More than 90% of Muong Nhe residents belong to ethnic minorities. Poor living conditions and lack of education may have contributed to making some of the local Mong people receptive to two strange, heretical religions called "Gie Sua" and "Master Ruma".
These distorted forms of Protestantism, promoted by bad elements abroad and reactionaries in Vietnam, encouraged gullible followers to try to establish a separatist "Mong State".
A Mong man named Vang A Sinh in Huoi Khon hamlet 2 told VOV, “We understand that the ‘Gie Sua’ and ‘Master Ruma’ religions duped us, we won’t follow them. They only made our lives unstable.”
“It’s the government that has made our lives stable, so we should comply with state policies. We are encouraged to stay united, inform functional agencies if we see anyone breaking the law, and stop following heretical religions,” Vang A Sinh added.
A religious practice in Sima hamlet 2.
Muong Nhe administrators have publicized Party guidelines and State policies, especially the Law on Belief and Religion, throughout all hamlets and communes inhabited by ethnic minorities.

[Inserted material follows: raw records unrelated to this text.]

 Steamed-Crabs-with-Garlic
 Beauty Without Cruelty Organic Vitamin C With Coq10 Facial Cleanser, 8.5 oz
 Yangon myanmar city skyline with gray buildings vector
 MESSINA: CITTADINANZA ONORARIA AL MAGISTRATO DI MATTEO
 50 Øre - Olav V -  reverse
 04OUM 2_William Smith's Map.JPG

Special attention has been given to improving the qualifications of cadres engaged in religious work and state management of religions.

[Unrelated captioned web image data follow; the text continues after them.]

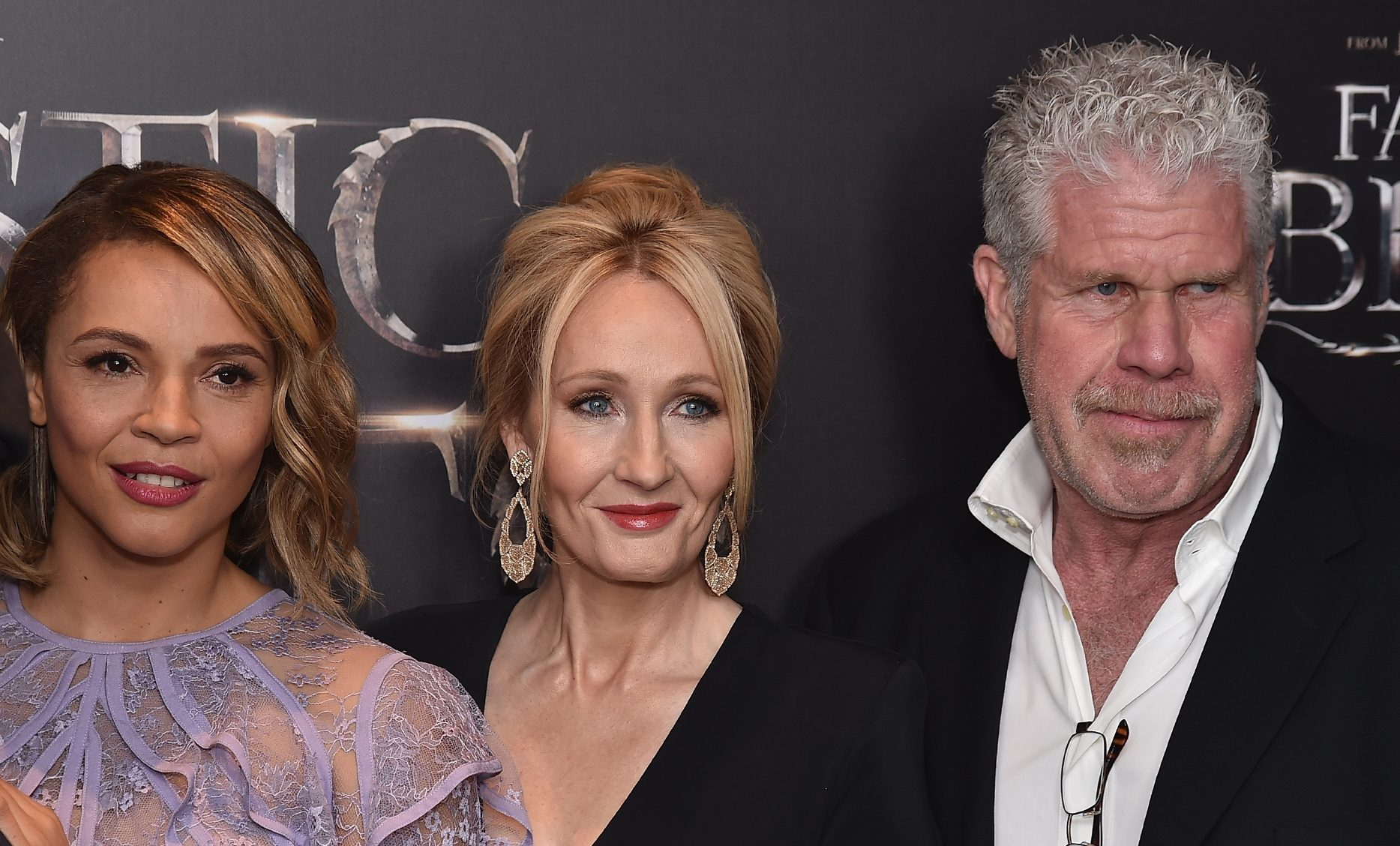 Carmen Ejogo, JK.Rowling and Ron Perlman at the premiere in New York.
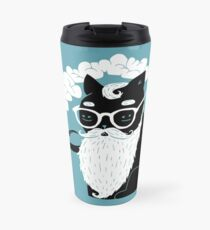 Whiskers And Pipe Travel Mug
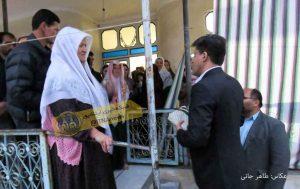 دیدار رامین نورقلی پور با خانواده زندانیان ترکمنستان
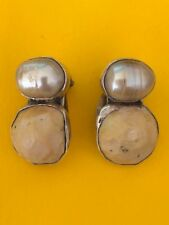 """Ladies earrings Rebecca Collins pearl and Bone """"Bless Our Ears"""""""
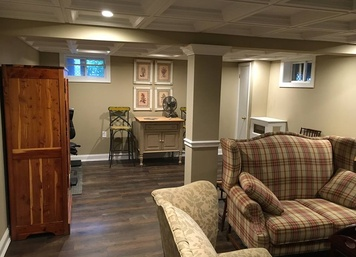 Basement Remodeling in Pompton Plains, NJ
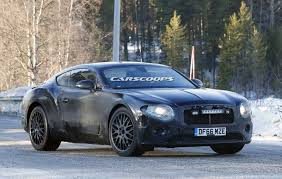 bentley snow 2018 bentley continental gt and gtc u2013 new spy shots emerge show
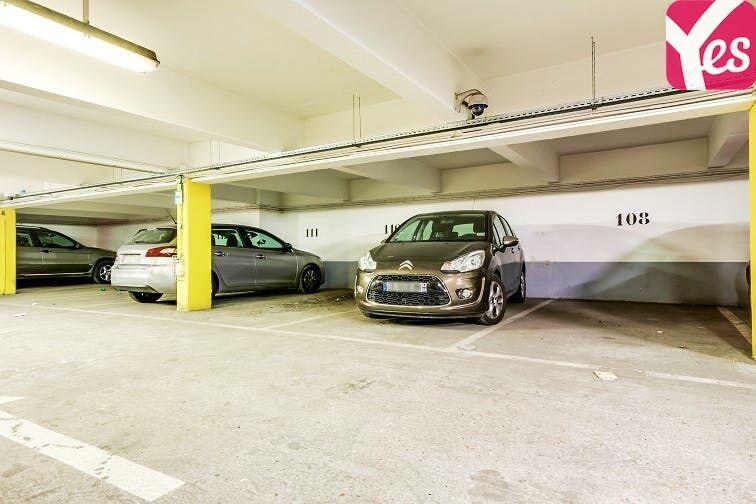 Parking Saint-Ouen - Quai de Seine gardien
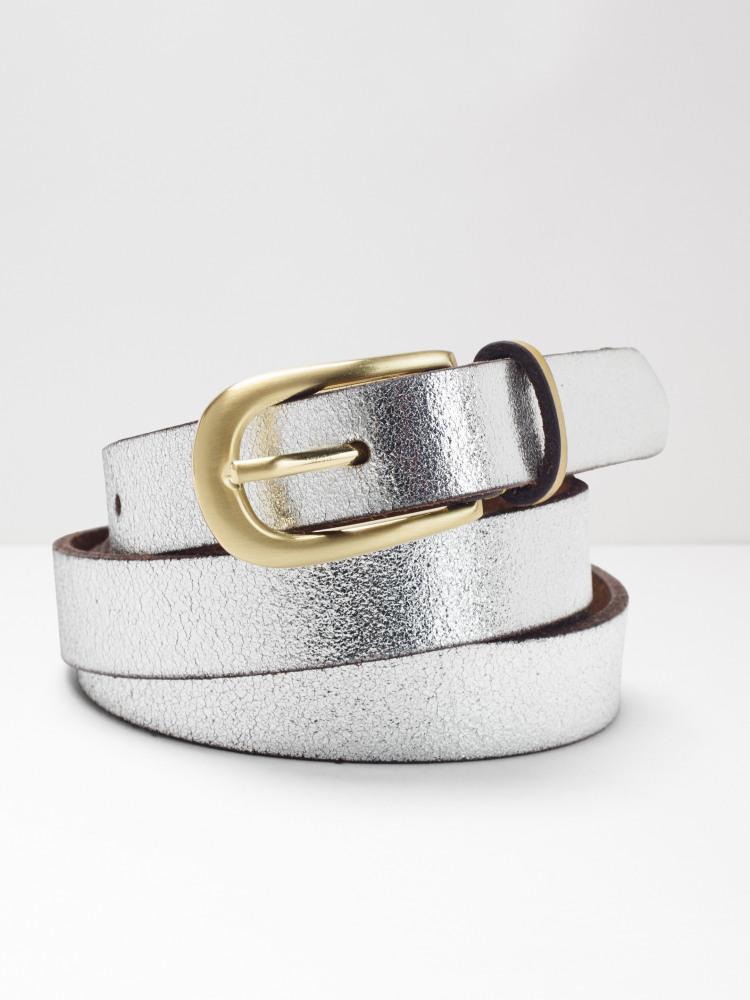 Skinny Metallic Pop Colour Belt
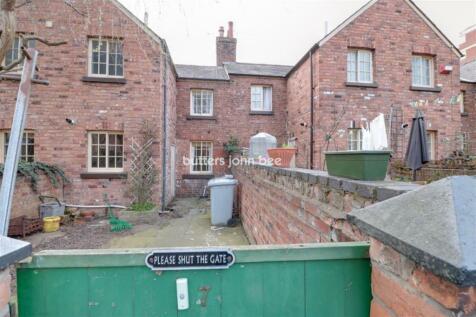 Tollit Street, Crewe. 2 bedroom detached house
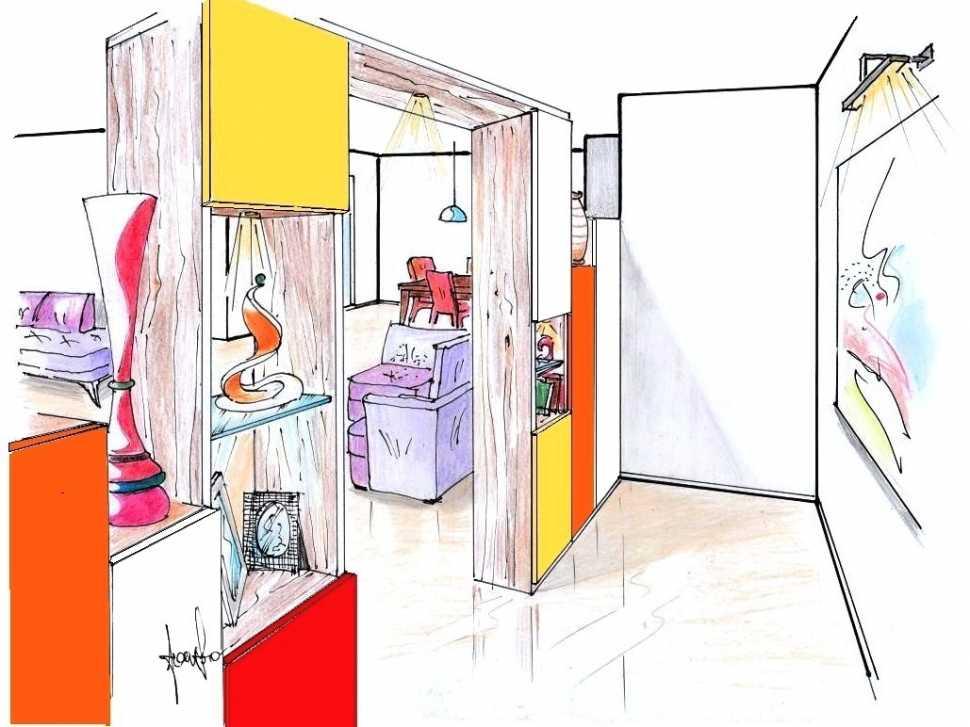 Mobile divisorio ingresso e salone: disegno di progetto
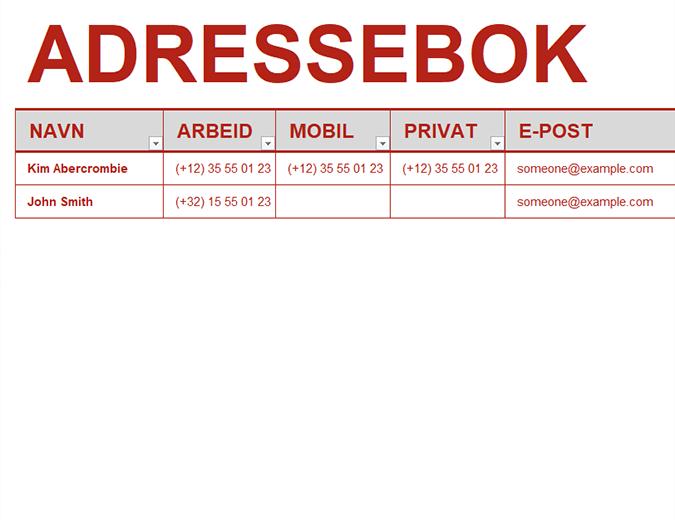 Personlig adressebok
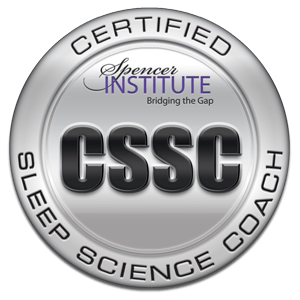 certified sleep science coach badge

Meetings and dialogues have been held with religious followers and heads of religious groups.
Vui Van Nguyen, Chairman of the Muong Nhe People’s Committee, said, “People in 70 hamlets in Muong Nhe district are religious followers. There are 7 Protestant sects and one Catholic sect comprising nearly 3,500 households -- almost 21,000 people. 70 localities have registered their religious practices.”
According to Nguyen, the Committee has “sent officers to unregistered localities to learn about their situation and have asked them to report all religious activities in accordance with the law.”
”A few lawbreakers are still trying to recruit locals in an attempt to establish an independent Mong State, but we know who they are,” he said.
Religious practices in Muong Nhe now largely comply with the law. Religious groups have registered their activities with local authorities. The time, location, and content of religious activities during Christmas and other holidays conform to plans that are filed in advance with the administrations.
Nguyen Van Ky, Head of the Standing Office of the Government Steering Committee for Human Rights, said, “The Dien Bien police have been the main force helping people in Muong Nhe improve their living conditions, reduce poverty, and fight human trafficking. Human rights have been respected and protected, and now Muong Nhe is considered an outstanding example of respecting human rights in ethnic and religious matters.”
Religious groups instruct their followers to live a good life, respect God, love the nation, protect peace, practice charity, freedom and equality, and obey the law toward building great national unity.
Another Mong man named Giang Seo Toa in Muong Nhe hamlet 2 recalls, “I was taught by a pastor in Ho Chi Minh city, so I understand the religion and the state regulations on religious practices. I only carry out missionary work in permitted areas. I teach the 10 commandments of God. ‘Master Ruma’ is not God. God teaches us to love our parents, and share with each other. God is in our heart and encourages us to live well.”